I: 127.0.0.1:22 finished
This is actually an issue with the Perl SSH library. If you try the following code:
#!/usr/bin/perl
# File: sshtest.pl
use Net::SSH::Perl;
$host = '127.0.0.1';
$user = 'root';
$pass = 'password';
$conn = Net::SSH::Perl->new($host);
$conn->login($user, $pass);
You'll find the error that's causing this behaviour:
$ perl sshtest.pl 
Received disconnect message: Too many authentication failures for root
 at /usr/share/perl5/vendor_perl/Net/SSH/Perl/AuthMgr.pm line 143
The disconnect error that is causing SSHatter to fail is actually connected to the use of the Perl library. If you run with elevated privileges using sudo the error doesn't appear:
$ sudo perl sshtest.pl 
[sudo] password for justin: 
Permission denied at sshtest.pl line 7
The problem is that Net-SSH retries password authentication unless you stop it explicitly. This causes the authentication to bomb out after just one username/password try.
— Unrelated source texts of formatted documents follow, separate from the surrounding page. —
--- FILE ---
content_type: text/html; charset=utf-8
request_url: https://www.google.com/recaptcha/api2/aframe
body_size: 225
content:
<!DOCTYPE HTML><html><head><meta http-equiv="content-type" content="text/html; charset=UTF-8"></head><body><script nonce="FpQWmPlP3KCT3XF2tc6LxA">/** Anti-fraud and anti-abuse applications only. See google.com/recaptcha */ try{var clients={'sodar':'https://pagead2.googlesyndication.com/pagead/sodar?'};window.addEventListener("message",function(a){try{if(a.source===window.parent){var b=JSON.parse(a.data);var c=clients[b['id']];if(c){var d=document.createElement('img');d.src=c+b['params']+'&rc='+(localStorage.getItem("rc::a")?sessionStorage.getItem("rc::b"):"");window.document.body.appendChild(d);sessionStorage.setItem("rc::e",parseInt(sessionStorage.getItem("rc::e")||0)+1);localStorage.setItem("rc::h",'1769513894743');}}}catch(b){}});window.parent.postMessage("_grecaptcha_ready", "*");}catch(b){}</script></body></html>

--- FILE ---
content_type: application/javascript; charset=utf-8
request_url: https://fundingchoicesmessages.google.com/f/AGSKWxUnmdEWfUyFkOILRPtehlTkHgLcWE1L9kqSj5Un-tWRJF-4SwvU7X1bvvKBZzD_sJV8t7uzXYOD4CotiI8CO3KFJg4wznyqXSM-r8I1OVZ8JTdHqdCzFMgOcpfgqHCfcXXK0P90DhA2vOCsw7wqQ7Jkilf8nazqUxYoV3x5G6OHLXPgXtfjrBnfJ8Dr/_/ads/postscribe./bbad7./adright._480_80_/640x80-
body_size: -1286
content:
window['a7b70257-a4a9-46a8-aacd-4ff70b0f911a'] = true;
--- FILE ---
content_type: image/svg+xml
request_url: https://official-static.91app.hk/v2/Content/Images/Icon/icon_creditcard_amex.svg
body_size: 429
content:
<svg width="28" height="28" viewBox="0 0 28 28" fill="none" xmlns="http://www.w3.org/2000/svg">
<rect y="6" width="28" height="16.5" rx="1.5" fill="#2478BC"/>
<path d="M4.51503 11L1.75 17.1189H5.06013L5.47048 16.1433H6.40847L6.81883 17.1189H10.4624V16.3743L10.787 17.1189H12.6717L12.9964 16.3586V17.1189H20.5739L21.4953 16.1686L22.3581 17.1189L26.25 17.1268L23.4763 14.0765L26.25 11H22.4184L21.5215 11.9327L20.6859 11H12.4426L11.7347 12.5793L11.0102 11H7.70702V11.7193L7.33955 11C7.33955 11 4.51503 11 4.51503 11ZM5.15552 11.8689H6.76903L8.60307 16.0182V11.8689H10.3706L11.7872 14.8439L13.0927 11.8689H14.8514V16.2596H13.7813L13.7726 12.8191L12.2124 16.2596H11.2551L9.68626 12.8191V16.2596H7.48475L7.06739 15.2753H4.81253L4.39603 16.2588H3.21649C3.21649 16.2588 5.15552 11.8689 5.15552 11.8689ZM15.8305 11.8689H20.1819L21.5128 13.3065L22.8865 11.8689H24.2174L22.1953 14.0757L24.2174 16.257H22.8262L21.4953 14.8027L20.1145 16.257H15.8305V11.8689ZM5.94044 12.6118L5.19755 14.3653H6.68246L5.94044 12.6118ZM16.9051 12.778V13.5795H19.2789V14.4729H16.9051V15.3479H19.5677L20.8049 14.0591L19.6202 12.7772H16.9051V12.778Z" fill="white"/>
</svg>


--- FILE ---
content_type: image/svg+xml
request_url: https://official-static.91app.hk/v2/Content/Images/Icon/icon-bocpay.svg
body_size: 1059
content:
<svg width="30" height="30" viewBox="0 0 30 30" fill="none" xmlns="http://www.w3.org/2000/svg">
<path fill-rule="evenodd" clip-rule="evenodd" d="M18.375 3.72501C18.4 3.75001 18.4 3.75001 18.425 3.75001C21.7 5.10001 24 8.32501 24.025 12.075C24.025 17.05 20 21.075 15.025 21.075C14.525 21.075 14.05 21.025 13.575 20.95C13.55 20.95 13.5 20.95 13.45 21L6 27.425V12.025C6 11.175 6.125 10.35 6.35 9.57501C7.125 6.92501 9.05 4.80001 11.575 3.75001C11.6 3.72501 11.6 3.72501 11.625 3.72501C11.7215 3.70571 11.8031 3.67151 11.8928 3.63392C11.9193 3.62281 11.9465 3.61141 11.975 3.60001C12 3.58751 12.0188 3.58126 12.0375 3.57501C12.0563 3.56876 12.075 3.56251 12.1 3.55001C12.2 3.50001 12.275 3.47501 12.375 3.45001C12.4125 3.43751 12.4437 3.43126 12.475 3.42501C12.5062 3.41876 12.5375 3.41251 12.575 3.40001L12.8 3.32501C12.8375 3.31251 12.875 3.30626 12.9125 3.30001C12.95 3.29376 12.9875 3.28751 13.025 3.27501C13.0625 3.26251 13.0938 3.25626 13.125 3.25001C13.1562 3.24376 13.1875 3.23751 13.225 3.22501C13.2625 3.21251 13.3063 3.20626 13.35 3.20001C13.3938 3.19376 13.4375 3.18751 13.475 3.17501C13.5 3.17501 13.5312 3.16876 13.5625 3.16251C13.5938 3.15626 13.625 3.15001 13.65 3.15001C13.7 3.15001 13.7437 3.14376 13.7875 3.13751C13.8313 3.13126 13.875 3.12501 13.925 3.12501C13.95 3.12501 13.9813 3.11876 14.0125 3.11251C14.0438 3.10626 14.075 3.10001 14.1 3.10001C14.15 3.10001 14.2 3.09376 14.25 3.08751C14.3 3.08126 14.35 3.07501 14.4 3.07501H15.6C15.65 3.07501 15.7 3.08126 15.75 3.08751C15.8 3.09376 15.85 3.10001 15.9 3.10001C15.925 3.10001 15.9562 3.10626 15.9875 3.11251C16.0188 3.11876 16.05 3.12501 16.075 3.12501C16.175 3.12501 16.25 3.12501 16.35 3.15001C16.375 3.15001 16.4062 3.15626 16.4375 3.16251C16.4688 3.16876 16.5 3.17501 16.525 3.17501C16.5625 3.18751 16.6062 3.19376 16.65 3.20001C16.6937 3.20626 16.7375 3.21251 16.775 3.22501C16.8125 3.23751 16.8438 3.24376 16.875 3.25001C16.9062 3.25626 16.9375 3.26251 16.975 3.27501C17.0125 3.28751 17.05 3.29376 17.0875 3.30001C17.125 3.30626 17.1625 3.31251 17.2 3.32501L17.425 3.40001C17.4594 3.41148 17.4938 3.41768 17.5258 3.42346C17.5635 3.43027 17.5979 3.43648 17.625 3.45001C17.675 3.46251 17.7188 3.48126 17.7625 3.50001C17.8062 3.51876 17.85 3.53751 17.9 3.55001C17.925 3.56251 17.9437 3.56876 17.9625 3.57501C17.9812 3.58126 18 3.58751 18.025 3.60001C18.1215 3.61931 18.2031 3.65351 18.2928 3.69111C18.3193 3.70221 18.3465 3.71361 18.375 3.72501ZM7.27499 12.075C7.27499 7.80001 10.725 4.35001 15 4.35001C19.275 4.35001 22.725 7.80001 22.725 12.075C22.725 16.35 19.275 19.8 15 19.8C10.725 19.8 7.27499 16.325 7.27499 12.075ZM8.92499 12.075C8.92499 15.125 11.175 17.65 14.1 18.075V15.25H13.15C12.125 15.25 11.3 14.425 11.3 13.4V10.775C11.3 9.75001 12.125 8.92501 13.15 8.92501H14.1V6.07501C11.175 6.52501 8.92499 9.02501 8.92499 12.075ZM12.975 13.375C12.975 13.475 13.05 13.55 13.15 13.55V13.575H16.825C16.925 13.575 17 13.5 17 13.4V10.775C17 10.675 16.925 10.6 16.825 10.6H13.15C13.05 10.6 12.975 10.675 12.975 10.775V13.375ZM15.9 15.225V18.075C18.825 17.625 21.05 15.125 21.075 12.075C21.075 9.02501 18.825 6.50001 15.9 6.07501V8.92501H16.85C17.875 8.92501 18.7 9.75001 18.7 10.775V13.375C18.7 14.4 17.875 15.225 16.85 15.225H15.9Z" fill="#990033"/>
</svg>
The following code fixes this issue in sshtest.pl:
#!/usr/bin/perl
use warnings;
use Net::SSH::Perl;
$host = '127.0.0.1';
$user = 'justin';
$pass = 'foo';
$conn = Net::SSH::Perl->new($host,
        options => ["PasswordAuthentication yes",
                    "PubkeyAuthenticaion no",
                    "NumberOfPasswordPrompts 1"]);
$conn->login($user, $pass);
Applying the following patch will fix this problem in SSHatter and allow you to run in a non-privileged mode:
--- SSHatter.pl	2009-12-09 20:25:47.000000000 -0500
+++ SSHatter.fixed.pl	2011-09-16 11:06:16.000000000 -0400
@@ -96,7 +96,7 @@ sub checkbypassword {
 	$username = shift;
 	$password = shift;
 	eval {
-		$sshhandle = Net::SSH::Perl->new($self->{'hostname'}, port => $self->{'portnumber'});
+		$sshhandle = Net::SSH::Perl->new($self->{'hostname'}, port => $self->{'portnumber'}, options => ["NumberOfPasswordPrompts 1", "ChallengeResponseAuthentication no"]);
 	};
 	if ($@ ne "") {
 		die "SSHatter::Exception::Host::Check::Net::SSH::Perl::New";
This will allow you to run without sudo, but you'll still find a host of other problems. The Perl Net SSH library implements a die() statement if the remote machine isn't online. This will cause SSHatter to exit unexpectedly (although only one thread will die so this shouldn't kill the program entirely).

Conclusions

Despite these issues SSHatter is still an extremely effective SSH brute forcing tool. It's a bit twitchy though so depending on usage you may simply want to look at the source code and build your own program. Because SSHatter is written in Perl it is cross platform compatible. I use SSHatter in a Linux environment, but with a Windows version of perl, such as the one from ActiveState, it should be relatively straightforward to use SSHatter in a Microsoft environment. I would make several recommendations for the future of SSHatter though. Having output in various formats (CSV, XML, etc.) would make use a little easier. Also being able to specify host ranges in the target host file would be nice although you can easily script the creation of a file with lots of hosts. Overall SSHatter is a great addition to any penetration tester's toolkit. I plan to use SSHatter on my own network to spot weak credentials proactively so I can warn administrators. Used in conjunction with a port detection program (NMAP) you can perform pretty robust internal network analysis and vulnerability scanning.